La secretaria rio y se marchó tras hacer un saludo con la mano.

¿De verdad me estaré haciendo mayor?, se preguntó Duncan. ¿Estoy más cerca del final que del principio? Pensó en sus padres. Cuando yo nací eran ya mayores, y se hicieron más mientras yo crecía en aquella casa tranquila y solitaria. Siempre estaban cansados y me obligaban a vivir despacio. Trató de recordar algunos momentos realmente felices, como una mañana de Navidad o despertarse en el día de su cumpleaños libre de preocupaciones y cautelas innecesarias, pero no pudo. En su casa todo estaba siempre ordenado y cada momento, planeado; es algo que he heredado. Me convertí en un hombre de números. ¿Eso me producía rechazo?, se preguntó. Tal vez por esa razón busqué la espontaneidad de la revolución. Olivia era siempre tan vibrante; asimilaba ideas y actuaciones y las transformaba en una especie de combustible. La retórica, el entusiasmo, la lucha, qué momentos tan emocionantes. Entonces me sentía vivo… Se detuvo un momento y recapacitó: Aunque también aterrorizado.

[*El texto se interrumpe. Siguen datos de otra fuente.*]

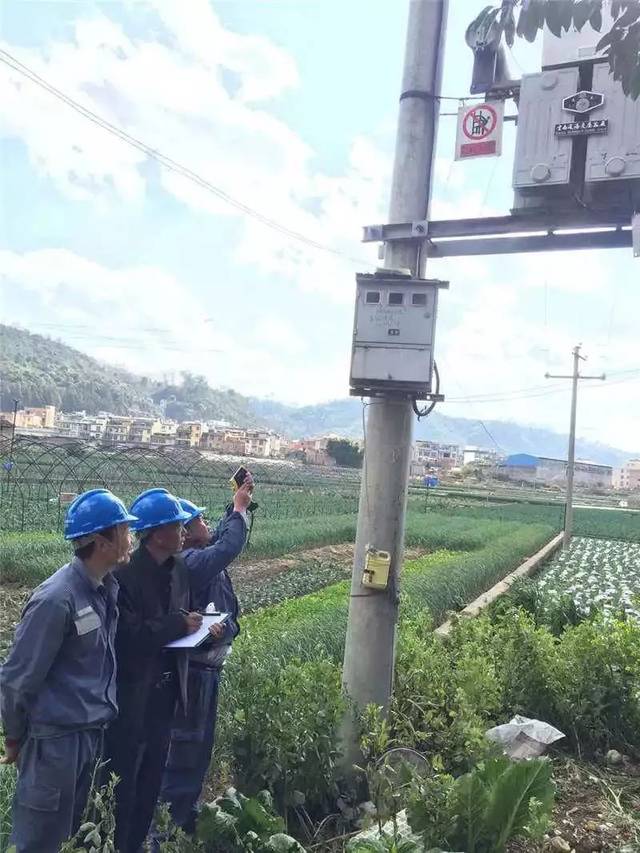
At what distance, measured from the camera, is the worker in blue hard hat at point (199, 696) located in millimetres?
3176

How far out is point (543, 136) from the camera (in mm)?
3605

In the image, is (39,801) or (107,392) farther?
(107,392)

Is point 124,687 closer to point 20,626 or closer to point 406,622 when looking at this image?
point 20,626

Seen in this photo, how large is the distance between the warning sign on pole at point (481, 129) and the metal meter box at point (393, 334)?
912 millimetres

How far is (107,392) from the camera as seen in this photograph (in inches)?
4759

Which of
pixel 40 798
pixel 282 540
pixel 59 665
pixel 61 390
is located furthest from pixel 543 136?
pixel 61 390

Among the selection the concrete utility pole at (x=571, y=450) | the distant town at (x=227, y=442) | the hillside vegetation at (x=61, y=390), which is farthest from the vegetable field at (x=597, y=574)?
the distant town at (x=227, y=442)

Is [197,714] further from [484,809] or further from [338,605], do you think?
[338,605]

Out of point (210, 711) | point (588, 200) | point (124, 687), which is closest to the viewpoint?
point (124, 687)

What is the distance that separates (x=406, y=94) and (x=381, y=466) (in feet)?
6.66

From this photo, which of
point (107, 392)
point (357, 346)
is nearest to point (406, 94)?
point (357, 346)

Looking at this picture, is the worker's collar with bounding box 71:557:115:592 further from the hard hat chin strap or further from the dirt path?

Miró por la ventana y vio a otros empleados del banco caminando hacia el estacionamiento. Reían y caminaban deprisa, arrebujados en sus abrigos. Se preguntó por qué reían y los vio pasar por la primera fila de plazas del estacionamiento, la reservada a él y a otros directivos. Inmediatamente tomó la lista y escribió: COCHE.

Cuando levantó la vista el grupo había desaparecido y una luz púrpura procedente de un farol alumbraba la oscuridad. Se dio cuenta de cuánto quería a sus hijos. Yo podría haberme vuelto tan serio y aburrido como mis padres, pero no lo hice, y tenía mis razones para ello. Es como si hubiera abandonado mis ideales revolucionarios a cambio de responsabilidad.

Y ahora ¿me he vuelto mayor?, se preguntó de nuevo. ¿Todavía sabré luchar?

No estaba seguro de poder contestar a esa pregunta, pero lo que sí sabía era que tardaría muy poco en averiguarlo.

***

Megan y las gemelas se quitaron la ropa de abrigo y se dirigieron a la cocina. Las chicas charlaban sobre el frío que hacía y se preguntaban si nevaría pronto, mientras se disponían a preparar chocolate caliente. Eso le hizo recordar a Megan cuánto le gustaba a Tommy el chocolate caliente. Volvió a conectar el teléfono, por si Duncan llamaba, y al mirar su reloj se dio cuenta de que pronto estaría en casa. Trató de relajarse, pero se sentía incapaz.

Tommy debería estar aquí, pensó. Ya llevo cuarenta y ocho horas sin poder abrazarlo.

– Mamá, ¿quieres una taza? -preguntó Lauren.

– ¡Está bueno! -puntualizó Karen.

Megan tenía un nudo en la garganta, pero tragó saliva y contestó:

– Claro.

Mientras Karen le pasaba la taza de cacao sonó el teléfono.

– Es nuestra línea -dijo Lauren-. Yo atiendo.

Fue hasta el aparato que estaba en la pared, pulsó un botón y levantó el auricular.